Por mais do que uma vez, anotei neste espaço a
relevância das transformações que o comércio e a economia mundiais têm experimentado
sobretudo na última fase da globalização. Entre essas transformações,
destaca-se sem dúvida a conexão entre a emergência das cadeias de valor globais,
com fracionamento global dos sistemas produtivos, e o papel cada vez mais
importante dos serviços nas exportações mundiais. Como também recordei em post anterior, esta transformação mexe
decisivamente com a velha definição entre bens e serviços transacionáveis e não
transacionáveis, determinando que os serviços deixam de ficar amarrados ao
estigma dos não transacionáveis, ainda mais estigmatizados pelo processo de
ajustamento e resgate financeiro da economia portuguesa.
Esta questão teria necessariamente de produzir
efeitos no posicionamento do associativismo empresarial nacional,
designadamente do ponto de vista do confronto entre a indústria e o comércio e
serviços. Por mais nebulosas que estejam as delimitações entre os dois
universos, a verdade é que os seus representantes associativos continuam a ter
uma intervenção muito demarcada, contraditória com a nebulosa delimitação
setorial.
Por isso, tenho seguido com atenção o
posicionamento da CCP – Confederação do Comércio e Serviços de Portugal, pois
ele traduz fielmente o problema atrás referenciado.

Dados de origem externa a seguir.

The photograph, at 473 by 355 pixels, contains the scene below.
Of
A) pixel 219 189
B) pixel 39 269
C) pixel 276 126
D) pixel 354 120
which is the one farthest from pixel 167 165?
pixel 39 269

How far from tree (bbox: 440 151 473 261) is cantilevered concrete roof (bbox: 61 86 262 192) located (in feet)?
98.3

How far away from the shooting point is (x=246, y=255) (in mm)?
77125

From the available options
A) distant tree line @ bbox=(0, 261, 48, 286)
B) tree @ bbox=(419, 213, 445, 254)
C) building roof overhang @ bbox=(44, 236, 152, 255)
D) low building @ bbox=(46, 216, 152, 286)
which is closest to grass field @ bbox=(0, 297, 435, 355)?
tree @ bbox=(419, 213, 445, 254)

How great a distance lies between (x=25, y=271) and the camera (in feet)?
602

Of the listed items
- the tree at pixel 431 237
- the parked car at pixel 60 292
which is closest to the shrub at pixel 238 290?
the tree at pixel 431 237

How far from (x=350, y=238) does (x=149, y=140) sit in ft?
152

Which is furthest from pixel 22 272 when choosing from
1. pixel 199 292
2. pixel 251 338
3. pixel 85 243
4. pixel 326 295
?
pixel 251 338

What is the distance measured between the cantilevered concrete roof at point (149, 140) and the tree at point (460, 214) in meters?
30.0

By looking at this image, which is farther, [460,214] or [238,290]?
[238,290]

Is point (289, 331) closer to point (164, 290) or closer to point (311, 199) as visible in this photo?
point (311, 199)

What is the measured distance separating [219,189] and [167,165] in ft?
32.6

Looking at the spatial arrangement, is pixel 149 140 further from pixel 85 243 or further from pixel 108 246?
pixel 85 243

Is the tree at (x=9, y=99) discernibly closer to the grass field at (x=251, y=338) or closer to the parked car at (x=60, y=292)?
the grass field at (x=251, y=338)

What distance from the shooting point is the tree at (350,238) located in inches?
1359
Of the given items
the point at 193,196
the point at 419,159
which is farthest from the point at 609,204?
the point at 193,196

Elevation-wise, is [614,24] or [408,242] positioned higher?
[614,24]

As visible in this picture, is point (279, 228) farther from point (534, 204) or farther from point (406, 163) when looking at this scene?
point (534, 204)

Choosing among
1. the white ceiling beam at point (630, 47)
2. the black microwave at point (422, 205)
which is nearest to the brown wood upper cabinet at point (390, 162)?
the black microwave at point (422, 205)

Na sua nota de conjuntura económica respeitante ao 3º trimestre de 2014, datada de dezembro passado, a CCP é particularmente crítica
quanto ao pretenso “milagre de recuperação das exportações portuguesas” que
este governo proclama aos quatro ventos. A CCP desmente praticamente na sua análise
a esperada transformação estrutural do nosso perfil exportador, vincando bem
que, em período de profundo recuo do investimento empresarial, seria impossível
assegurar essa transformação. Para além disso, a CCP reafirma a persistência de
conhecidos problemas estruturais, entre os quais se destacam o reduzido valor
acrescentado, a forte correlação com as importações, a forte concentração das
exportações num reduzido número de empresas e de mercados de destino e a queda
da quota de mercado após três anos sucessivos de aumento. A reconhecida desaceleração
do crescimento das exportações observado de janeiro a outubro de 2014
constituiria, assim, o reflexo da persistência dessas tendências pesadas do
perfil de exportação.
Neste contexto de desmistificação do pretenso
milagre exportador, a CCP aproveita para marcar a sua posição de defesa da importância
dos serviços: “a indústria já não é o setor com maior
contributo real para o esforço exportador do país, cabendo aos serviços mais de
metade da riqueza gerada pelas empresas nacionais orientadas para a satisfação
da procura externa.”
Resta agora saber, e essa é a minha curiosidade,
que consequências vai ter o posicionamento da CCP em matéria de condução dos
desígnios nacionais de promover um quadro mais proactivo de presença na
globalização. Para já, os representantes do comércio e serviços tenderão a
opor-se à conexão que alguns pretendem estabelecer entre esforços de
reindustrialização e reforço dos transacionáveis. A relevância dos serviços
pode transformar as políticas de internacionalização. Mas daí a termos pronto
para aplicação um novo paradigma de políticas de internacionalização que
reflita a transacionalidade dos serviços vai alguma distância. Por isso, valerá
a pena continuar a seguir o posicionamento da CCP.